3. Posting a tweet

Architecture

flowchart TD
Client(["Client"])
GW["API Gateway
(AWS API Gateway)
rate limiting"]
TS["Tweet Service
(Fargate)
mints Snowflake ID"]
DB[("DynamoDB
— tweets —")]

Client -->|"POST /v1/tweets"| GW
GW --> TS
TS -->|"PutItem"| DB
TS -->|"201 + tweet_id"| Client

The endpoint

POST /v1/tweets
Idempotency-Key: 7f3a...
{
  "text": "hello",
  "media_ids": ["m_abc", "m_def"]
}
201 { "id": "t_123", "created_at": "..." }

A few things to call out:

Generating the tweet ID

The Tweet Service mints a Snowflake ID. A Snowflake is a 64-bit integer: [timestamp | machine_id | sequence].

Three properties matter:

  1. Globally unique without coordination — each shard generates its own.
  2. Roughly time-sortable — the timestamp is the high bits, so ORDER BY id DESCORDER BY created_at DESC. Cursor pagination becomes trivial (covered in the home timeline chapter).
  3. Compact — 8 bytes vs 16 for a UUID, which matters when timeline rows reference millions of them.

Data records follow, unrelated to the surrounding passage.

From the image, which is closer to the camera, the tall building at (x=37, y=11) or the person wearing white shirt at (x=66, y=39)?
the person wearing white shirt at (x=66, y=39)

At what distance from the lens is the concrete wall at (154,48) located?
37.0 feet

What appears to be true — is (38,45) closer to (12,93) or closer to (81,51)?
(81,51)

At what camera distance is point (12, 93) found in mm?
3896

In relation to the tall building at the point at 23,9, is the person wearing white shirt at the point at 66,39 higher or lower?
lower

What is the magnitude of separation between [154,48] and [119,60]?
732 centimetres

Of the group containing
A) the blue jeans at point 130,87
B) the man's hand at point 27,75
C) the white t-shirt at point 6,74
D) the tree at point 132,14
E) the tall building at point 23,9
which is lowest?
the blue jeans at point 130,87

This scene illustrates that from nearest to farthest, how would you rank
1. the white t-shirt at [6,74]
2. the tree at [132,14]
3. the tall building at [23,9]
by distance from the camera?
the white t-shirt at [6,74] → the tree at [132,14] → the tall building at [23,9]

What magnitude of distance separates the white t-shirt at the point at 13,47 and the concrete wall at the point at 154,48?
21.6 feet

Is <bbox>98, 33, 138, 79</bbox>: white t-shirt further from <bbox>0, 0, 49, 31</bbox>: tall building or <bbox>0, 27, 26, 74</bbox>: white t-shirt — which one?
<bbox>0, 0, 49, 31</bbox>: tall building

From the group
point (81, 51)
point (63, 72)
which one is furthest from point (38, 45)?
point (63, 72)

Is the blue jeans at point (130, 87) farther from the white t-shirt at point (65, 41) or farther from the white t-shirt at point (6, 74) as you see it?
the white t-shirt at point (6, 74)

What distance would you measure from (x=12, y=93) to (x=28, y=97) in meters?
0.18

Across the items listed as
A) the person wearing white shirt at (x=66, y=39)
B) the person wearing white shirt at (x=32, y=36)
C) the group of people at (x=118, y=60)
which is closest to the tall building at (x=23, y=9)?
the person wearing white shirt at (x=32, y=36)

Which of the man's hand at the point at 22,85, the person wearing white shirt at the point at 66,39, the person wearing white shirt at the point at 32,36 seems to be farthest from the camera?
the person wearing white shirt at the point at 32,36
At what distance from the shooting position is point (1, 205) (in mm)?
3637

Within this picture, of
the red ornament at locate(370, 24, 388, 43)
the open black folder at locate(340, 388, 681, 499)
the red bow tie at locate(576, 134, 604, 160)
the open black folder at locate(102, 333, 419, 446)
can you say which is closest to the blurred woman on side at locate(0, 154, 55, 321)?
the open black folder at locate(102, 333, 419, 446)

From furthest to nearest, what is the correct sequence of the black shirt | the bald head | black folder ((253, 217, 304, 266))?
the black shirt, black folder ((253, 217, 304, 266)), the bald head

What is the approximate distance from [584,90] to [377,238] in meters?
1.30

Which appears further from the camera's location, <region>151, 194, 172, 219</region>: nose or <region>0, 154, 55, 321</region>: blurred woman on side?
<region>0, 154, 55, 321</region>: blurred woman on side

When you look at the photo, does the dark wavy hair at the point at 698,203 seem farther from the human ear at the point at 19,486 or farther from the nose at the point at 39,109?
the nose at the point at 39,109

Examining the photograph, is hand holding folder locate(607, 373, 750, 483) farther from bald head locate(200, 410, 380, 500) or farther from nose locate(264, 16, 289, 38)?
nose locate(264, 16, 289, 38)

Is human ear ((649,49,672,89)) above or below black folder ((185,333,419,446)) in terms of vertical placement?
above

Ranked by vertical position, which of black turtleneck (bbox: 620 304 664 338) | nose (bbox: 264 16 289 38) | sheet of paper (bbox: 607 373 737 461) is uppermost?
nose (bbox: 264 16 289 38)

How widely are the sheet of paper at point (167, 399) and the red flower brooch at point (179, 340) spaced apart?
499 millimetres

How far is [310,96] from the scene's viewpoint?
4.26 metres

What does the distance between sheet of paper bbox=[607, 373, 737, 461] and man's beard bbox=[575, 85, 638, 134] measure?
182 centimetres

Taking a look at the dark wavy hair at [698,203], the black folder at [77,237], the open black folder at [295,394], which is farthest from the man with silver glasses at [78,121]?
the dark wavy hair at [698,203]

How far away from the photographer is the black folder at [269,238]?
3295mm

Don’t expose internal IDs as auto-increment integers. Use opaque Snowflake strings on the wire.

Where the tweet lands

DynamoDB. One table:

tweets
  partition key: user_id
  sort key:      tweet_id        -- Snowflake, time-sortable
  attributes:    text, media_ids, created_at

The only read pattern in scope is “get a user’s recent tweets” — needed if the home timeline pulls from followees at read time (chapter 6). Partitioning by user_id with tweet_id as the sort key makes that a single partition read in reverse sort order.

Why DynamoDB over sharded Postgres

55 TB/year of text means you’re sharding from day one either way, so the question is who runs the shards. Sharded Postgres is defensible — you keep per-shard secondary indexes you can add later without pre-declaring a GSI, and per-shard transactions for things like “insert tweet + bump users.tweet_count” when the user’s row lives on the same shard.

The catch is operational. Running sharded Postgres yourself means you own the shard map, the routing layer, resharding (consistent hashing or virtual shards), per-shard primary/replica failover, backups per shard, schema migrations applied N times, and hot-shard rebalancing when a celebrity blows up one node. DynamoDB hands you all of that as a managed service: partitions split automatically, replication is built in (synchronous to three AZs before ack), and there’s nothing to fail over. Unless you have a strong reason to run your own database, that ops bill alone usually decides it.

What the user actually sees

The synchronous path is short:

  1. API gateway → Tweet Service.
  2. Tweet Service mints Snowflake ID, writes to DynamoDB.
  3. Returns 201 with the new tweet.

That’s it. The client already has the full tweet — it came back in the 201 response — so it prepends it to the local view optimistically. No re-read against DynamoDB on the post path, which sidesteps the eventual-consistency window on the tweets table. Subsequent profile loads read by user_id from the tweets table directly. Followers seeing it in their home timeline is a separate problem — fanout, two chapters from now.